### WORK REQUEST
The lines you return should be those containing the string "episodes", taken from the data below.

--- MATERIAL SUPPLIED ---

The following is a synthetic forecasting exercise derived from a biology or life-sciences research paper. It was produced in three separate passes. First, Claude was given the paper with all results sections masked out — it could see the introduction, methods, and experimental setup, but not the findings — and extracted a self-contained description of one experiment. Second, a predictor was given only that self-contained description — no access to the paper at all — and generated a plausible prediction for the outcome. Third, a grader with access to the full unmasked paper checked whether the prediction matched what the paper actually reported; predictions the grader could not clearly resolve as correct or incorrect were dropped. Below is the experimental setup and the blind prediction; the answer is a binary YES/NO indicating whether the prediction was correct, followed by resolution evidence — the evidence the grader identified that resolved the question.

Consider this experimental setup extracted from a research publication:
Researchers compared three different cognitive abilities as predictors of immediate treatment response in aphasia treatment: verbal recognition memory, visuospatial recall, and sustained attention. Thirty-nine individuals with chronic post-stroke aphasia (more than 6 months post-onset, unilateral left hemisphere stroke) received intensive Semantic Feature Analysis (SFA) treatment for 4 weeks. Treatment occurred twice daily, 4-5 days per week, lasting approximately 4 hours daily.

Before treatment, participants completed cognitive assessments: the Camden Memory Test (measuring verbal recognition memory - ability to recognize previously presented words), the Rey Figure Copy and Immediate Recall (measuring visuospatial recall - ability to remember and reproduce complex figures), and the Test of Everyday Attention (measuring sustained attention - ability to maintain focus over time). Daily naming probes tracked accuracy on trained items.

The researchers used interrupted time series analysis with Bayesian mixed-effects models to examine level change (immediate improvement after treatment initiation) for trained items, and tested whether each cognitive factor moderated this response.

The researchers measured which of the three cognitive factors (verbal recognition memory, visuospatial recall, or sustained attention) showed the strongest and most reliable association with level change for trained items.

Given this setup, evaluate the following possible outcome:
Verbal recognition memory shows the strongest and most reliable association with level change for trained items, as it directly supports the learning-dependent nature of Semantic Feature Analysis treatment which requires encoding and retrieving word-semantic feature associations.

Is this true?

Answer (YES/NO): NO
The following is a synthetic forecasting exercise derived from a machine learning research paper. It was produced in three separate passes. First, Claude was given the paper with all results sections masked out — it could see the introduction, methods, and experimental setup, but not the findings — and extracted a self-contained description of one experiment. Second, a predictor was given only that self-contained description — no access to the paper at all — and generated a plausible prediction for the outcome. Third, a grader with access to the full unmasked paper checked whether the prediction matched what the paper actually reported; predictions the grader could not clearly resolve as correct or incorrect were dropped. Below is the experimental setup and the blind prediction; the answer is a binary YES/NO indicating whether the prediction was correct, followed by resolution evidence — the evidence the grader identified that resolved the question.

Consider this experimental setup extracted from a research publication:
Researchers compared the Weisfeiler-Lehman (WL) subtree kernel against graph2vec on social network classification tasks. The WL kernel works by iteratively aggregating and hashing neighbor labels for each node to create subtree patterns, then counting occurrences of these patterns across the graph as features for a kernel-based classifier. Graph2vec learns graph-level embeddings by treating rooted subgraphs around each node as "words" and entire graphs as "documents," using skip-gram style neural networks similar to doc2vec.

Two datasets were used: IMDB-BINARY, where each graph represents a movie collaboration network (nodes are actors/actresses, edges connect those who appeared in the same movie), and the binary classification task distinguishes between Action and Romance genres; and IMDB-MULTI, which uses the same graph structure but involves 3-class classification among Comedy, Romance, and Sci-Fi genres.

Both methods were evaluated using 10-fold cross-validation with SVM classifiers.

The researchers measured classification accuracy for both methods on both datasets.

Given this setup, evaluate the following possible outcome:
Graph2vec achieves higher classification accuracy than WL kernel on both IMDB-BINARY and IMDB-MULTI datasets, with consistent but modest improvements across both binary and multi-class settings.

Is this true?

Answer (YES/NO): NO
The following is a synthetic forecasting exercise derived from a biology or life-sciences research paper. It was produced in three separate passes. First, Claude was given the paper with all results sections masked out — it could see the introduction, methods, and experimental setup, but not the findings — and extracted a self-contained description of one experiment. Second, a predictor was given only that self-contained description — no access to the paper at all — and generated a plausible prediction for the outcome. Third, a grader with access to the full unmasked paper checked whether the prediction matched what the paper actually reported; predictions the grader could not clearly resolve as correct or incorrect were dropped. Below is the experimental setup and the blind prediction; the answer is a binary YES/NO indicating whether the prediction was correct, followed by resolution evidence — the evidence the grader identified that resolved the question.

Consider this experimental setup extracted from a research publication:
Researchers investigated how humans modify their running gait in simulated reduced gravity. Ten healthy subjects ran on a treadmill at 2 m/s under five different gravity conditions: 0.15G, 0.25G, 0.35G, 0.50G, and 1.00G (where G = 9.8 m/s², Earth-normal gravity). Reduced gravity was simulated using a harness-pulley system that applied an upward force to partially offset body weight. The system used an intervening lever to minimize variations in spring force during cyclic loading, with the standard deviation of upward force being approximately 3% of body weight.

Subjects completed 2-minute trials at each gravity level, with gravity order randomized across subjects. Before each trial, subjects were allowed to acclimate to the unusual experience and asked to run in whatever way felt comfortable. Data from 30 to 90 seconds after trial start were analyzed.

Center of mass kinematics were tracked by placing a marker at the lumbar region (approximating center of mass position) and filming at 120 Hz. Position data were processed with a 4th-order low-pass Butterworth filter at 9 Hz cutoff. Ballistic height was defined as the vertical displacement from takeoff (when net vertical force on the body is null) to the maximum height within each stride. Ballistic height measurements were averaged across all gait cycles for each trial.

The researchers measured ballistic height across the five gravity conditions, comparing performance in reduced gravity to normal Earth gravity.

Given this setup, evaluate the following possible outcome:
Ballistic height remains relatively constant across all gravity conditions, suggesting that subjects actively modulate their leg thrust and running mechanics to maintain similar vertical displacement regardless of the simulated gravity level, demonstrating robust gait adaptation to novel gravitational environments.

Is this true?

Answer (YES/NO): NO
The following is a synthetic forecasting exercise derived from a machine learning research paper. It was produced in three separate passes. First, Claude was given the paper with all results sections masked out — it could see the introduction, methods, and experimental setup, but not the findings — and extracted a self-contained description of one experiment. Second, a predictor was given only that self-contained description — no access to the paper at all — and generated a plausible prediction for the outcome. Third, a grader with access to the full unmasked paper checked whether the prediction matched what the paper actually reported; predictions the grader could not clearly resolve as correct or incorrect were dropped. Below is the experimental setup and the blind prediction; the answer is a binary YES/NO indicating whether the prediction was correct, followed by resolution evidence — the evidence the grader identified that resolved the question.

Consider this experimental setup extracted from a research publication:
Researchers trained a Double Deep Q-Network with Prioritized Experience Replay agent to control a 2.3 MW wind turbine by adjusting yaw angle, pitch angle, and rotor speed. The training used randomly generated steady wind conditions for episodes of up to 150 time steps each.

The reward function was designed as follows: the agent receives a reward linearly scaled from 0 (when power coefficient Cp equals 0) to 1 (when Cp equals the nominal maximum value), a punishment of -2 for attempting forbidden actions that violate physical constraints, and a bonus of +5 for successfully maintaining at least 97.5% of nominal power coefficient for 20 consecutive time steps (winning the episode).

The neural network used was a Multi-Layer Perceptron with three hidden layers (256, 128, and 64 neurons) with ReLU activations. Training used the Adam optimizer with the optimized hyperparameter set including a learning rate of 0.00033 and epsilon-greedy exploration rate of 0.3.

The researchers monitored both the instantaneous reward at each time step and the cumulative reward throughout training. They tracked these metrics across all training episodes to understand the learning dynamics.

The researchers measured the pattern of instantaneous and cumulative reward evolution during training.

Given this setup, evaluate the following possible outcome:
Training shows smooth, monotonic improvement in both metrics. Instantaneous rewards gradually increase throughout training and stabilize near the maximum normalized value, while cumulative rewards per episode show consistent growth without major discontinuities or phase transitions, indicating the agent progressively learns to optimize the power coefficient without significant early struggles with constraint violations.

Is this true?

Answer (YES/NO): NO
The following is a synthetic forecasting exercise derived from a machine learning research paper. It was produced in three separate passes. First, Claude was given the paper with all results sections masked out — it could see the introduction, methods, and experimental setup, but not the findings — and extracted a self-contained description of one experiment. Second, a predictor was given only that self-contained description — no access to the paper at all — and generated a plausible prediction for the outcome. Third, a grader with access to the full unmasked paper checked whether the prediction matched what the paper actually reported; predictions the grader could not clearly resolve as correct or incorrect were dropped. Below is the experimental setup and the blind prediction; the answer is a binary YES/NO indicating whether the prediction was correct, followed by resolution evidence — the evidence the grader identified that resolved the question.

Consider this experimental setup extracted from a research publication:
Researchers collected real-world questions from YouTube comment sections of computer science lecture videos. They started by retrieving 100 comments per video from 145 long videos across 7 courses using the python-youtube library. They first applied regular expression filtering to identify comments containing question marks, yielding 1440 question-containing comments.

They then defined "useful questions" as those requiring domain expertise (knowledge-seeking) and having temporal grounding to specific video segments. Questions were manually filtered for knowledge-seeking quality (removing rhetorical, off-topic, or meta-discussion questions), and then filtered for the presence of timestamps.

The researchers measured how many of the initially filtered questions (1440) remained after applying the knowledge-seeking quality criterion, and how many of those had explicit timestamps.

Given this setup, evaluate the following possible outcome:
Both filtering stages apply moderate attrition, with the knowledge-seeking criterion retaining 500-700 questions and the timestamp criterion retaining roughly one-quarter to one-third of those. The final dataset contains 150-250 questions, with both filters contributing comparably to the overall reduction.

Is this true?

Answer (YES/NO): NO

---
--- MATERIAL SUPPLIED ---

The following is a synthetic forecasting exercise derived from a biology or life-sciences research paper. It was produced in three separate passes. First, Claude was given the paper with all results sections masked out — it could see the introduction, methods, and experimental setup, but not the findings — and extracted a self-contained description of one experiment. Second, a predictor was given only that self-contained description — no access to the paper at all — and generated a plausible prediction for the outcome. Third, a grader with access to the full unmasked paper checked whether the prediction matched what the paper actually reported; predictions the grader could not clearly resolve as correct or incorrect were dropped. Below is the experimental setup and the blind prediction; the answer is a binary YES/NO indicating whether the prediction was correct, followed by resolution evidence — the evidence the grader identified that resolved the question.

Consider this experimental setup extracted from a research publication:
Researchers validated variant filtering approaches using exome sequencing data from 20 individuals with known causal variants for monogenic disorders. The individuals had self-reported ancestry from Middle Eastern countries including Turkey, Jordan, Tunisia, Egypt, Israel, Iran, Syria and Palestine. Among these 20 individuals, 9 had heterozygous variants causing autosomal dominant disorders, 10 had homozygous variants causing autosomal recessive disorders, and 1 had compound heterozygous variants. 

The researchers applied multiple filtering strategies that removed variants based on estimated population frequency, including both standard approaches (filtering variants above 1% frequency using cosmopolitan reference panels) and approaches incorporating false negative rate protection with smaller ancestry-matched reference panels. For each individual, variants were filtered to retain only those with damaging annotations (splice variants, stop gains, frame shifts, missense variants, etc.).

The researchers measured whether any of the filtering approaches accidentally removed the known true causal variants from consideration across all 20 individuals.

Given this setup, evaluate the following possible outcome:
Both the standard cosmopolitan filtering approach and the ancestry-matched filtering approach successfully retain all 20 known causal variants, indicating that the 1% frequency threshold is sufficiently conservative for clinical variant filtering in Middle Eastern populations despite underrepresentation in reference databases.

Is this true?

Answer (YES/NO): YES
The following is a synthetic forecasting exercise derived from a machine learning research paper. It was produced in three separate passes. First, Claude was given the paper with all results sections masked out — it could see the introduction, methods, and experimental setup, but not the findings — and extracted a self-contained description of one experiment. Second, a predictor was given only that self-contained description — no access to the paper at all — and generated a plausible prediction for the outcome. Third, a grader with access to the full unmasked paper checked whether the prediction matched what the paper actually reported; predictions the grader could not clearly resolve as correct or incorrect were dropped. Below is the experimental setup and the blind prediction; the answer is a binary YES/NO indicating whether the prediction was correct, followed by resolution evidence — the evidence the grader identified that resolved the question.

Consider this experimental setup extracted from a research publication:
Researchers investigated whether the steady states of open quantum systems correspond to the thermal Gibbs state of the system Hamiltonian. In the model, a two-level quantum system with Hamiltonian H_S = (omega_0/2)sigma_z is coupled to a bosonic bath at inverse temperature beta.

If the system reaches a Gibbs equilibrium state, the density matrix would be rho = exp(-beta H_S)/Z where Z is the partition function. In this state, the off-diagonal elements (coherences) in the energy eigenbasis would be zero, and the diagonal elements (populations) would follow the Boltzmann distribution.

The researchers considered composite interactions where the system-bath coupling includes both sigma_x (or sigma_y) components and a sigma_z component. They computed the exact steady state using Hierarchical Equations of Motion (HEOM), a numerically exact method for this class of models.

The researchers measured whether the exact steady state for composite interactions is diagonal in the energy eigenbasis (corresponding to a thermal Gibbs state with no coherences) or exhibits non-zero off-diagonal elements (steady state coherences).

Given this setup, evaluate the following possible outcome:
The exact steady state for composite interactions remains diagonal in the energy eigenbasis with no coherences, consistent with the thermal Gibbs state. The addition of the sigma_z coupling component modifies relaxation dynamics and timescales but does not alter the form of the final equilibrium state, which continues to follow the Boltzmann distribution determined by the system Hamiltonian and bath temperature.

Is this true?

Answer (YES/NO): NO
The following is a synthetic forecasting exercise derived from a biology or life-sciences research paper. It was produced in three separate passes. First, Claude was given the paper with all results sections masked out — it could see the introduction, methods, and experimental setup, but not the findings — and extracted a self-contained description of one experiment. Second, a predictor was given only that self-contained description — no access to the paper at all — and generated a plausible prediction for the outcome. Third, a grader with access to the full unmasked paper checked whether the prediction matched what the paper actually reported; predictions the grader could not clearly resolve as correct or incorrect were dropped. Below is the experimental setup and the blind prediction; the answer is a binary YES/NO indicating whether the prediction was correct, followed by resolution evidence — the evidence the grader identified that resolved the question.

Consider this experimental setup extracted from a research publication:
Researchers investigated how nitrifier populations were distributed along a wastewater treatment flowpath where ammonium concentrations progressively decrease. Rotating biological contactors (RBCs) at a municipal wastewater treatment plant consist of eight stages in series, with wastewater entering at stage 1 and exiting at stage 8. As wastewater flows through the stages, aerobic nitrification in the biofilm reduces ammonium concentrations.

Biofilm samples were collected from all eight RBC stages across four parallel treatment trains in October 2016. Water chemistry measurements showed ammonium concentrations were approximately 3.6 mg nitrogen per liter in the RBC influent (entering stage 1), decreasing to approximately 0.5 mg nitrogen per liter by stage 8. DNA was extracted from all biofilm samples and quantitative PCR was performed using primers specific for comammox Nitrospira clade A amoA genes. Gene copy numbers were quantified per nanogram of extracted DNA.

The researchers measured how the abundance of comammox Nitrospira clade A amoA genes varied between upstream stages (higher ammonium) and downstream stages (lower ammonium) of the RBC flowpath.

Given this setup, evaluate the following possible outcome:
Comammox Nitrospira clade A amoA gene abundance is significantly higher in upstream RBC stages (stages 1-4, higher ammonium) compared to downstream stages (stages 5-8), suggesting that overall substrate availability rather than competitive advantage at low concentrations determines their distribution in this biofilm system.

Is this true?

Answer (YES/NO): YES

---

### WRITTEN ANSWER
Researchers trained a Double Deep Q-Network with Prioritized Experience Replay agent to control a 2.3 MW wind turbine by adjusting yaw angle, pitch angle, and rotor speed. The training used randomly generated steady wind conditions for episodes of up to 150 time steps each.
The researchers monitored both the instantaneous reward at each time step and the cumulative reward throughout training. They tracked these metrics across all training episodes to understand the learning dynamics.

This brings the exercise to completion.